Now let me for a moment speak proudly. Knowing what my companions and I know, we have this certain satisfaction, that let envy, malice, and jealousy provoke men to say what they will, the acutest cross-examination of witnesses in a court of justice would elicit nothing more, so far as we are concerned, than a fuller recognition and higher appreciation of the sacrifice and earnestness of the endeavour which we freely and gratuitously gave to assist Emin Pasha and Captain Casati, and their few hundreds of followers. Money time, years, strength, health, life, anything and everything—freely, kindly, and devotedly—without even giving one thought to a reward, which, whatever its character might be, would be utterly inadequate as compensation. To one like me, what are banquets? A crust of bread, a chop, and a cup of tea, is a feast to one who, for the best part of twenty-three years, has had the satisfaction of eating a shilling’s worth of food a day. Receptions! they are the very honours I would wish to fly from, as I profess myself slow of speech, and Nature has not fitted me with a disposition to enjoy them. Medals! I cannot wear them; the pleasure of looking at them is even denied me by my continual absence. What then? Nothing. No honour or reward, however great, can be equal to that subtle satisfaction that a man feels when he can point to his work and say, “See, now, the task I promised you to perform with all loyalty and honesty, with might and main, to the utmost of my ability, and God willing, is to-day finished.” Say, is it well and truly done? And when the employer shall confess that “it is well and done,” can there be any recompense higher than that to one’s inward self?
In the morning I had paid a visit to Emin Pasha. He was in great trouble and pain. “Well, Pasha,” I said. “I hope you don’t mean to admit the possibility that you are to die here, do you?” “Oh! no. I am not so bad as that,” and he shook his head.
“By what I have seen, Pasha, I am entirely of same opinion. A person with a fractured head could not move his head after that manner.[36] Good-bye. Dr. Parke will remain with you until dismissed by you, and I hope to hear good news from him daily.” We shook hands and I withdrew.

::::::::::

[EXERCISE SET]:
• 1. In the Emin Pasha passage, for about how long does the narrator say he has eaten a shilling's worth of food a day?
• 2. Continue the Emin Pasha passage from its final sentence, "We shook hands and I withdrew."

[STUDY MATERIAL]:
::::::::::

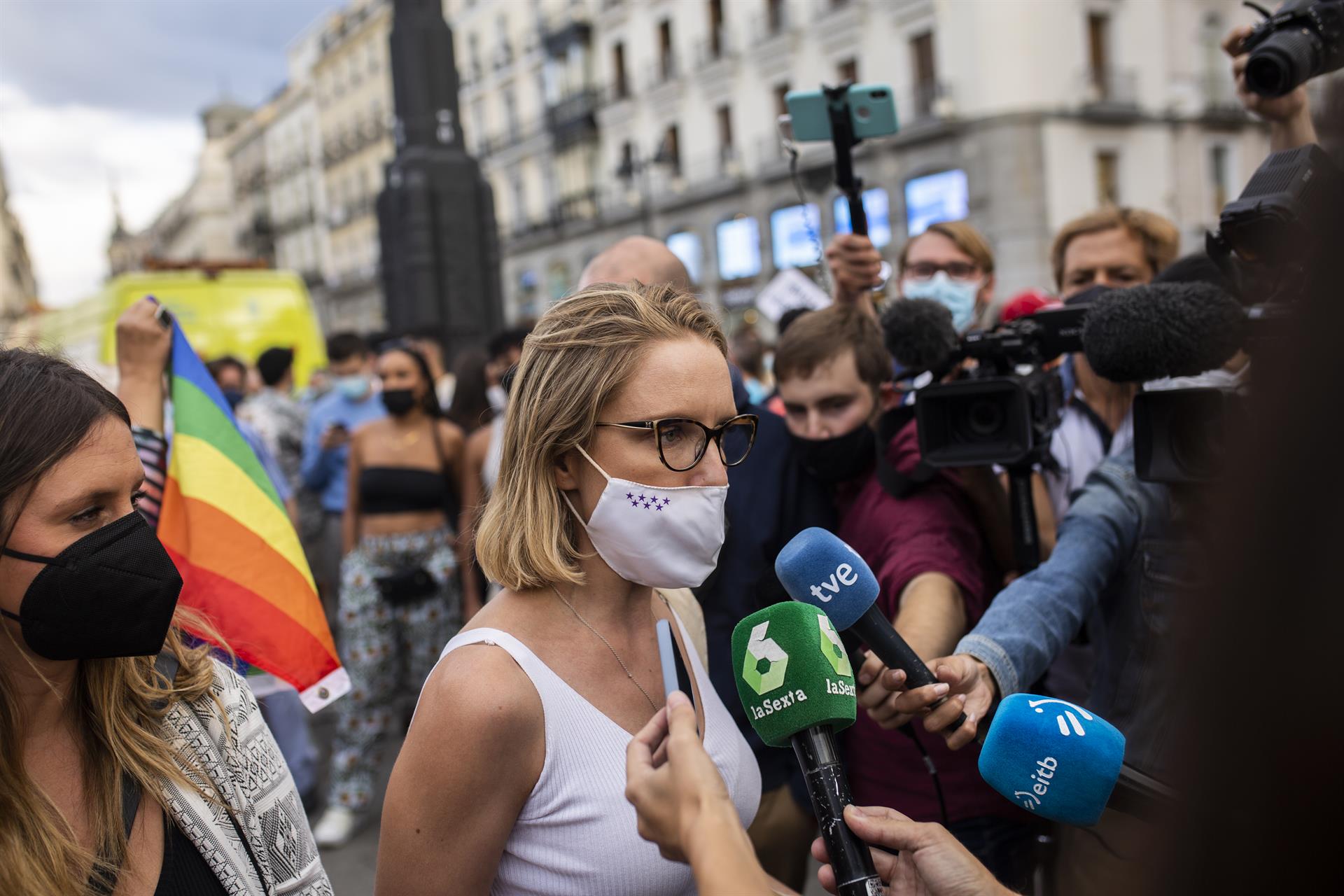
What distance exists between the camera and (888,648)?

::::::::::

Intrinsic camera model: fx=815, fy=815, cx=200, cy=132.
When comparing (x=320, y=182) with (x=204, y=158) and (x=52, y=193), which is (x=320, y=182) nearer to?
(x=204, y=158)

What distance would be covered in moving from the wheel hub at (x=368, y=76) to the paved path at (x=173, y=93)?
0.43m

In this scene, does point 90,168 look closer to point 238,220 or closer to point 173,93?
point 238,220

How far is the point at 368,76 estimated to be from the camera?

::::::::::

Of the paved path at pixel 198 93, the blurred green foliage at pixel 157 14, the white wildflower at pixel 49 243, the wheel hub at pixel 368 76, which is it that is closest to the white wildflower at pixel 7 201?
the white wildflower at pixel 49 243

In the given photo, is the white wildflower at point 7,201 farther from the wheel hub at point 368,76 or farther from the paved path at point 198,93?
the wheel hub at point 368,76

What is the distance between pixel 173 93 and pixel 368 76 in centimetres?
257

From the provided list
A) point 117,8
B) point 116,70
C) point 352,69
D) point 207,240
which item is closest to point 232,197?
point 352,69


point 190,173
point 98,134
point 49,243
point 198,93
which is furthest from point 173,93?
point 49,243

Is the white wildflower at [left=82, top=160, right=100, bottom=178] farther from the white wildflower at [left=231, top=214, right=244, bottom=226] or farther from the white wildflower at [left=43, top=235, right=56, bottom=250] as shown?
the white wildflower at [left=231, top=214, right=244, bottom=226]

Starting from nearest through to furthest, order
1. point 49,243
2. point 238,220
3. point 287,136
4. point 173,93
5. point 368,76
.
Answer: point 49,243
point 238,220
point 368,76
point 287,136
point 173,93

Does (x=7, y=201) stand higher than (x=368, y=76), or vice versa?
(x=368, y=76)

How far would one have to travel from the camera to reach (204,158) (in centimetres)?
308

::::::::::

[RESULTS IN ORDER]:
• 1. For the best part of twenty-three years.

• 2.
It may be curious, but it is true. Emin Pasha, who breathed a cosmopolitan spirit while he was in the Interior, and who professed broad views, became different in a few days. Only one day before we reached Bagamoyo I had said to him, “Within a short time, Pasha, you will be among your countrymen; but while you glow with pride and pleasure at being once more amongst them, do not forget that they were English people who first heard your cries in the days of gloom; that it was English money which enabled these young English gentlemen to rescue you from Khartoum.”
“Never; have no fear of that,” replied the Pasha.
Dr. Parke bore up, I am told, against much unpleasantness. But finally, falling ill himself, to the peril of his life he was conveyed to the French hospital in Zanzibar, where he lay as hopeless a case almost as Emin Pasha immediately after his accident. Happily he recovered from the severe illness that he had incurred while watching at the Pasha’s bedside.
The reports were more and more unsatisfactory from Bagamoyo, and finally I despatched my boy-steward Sali, who returned from his visit to the Pasha protesting that he had been threatened with a short shrift if he ever visited Bagamoyo again; and never message or note did I receive from Emin, the late Governor of Equatoria.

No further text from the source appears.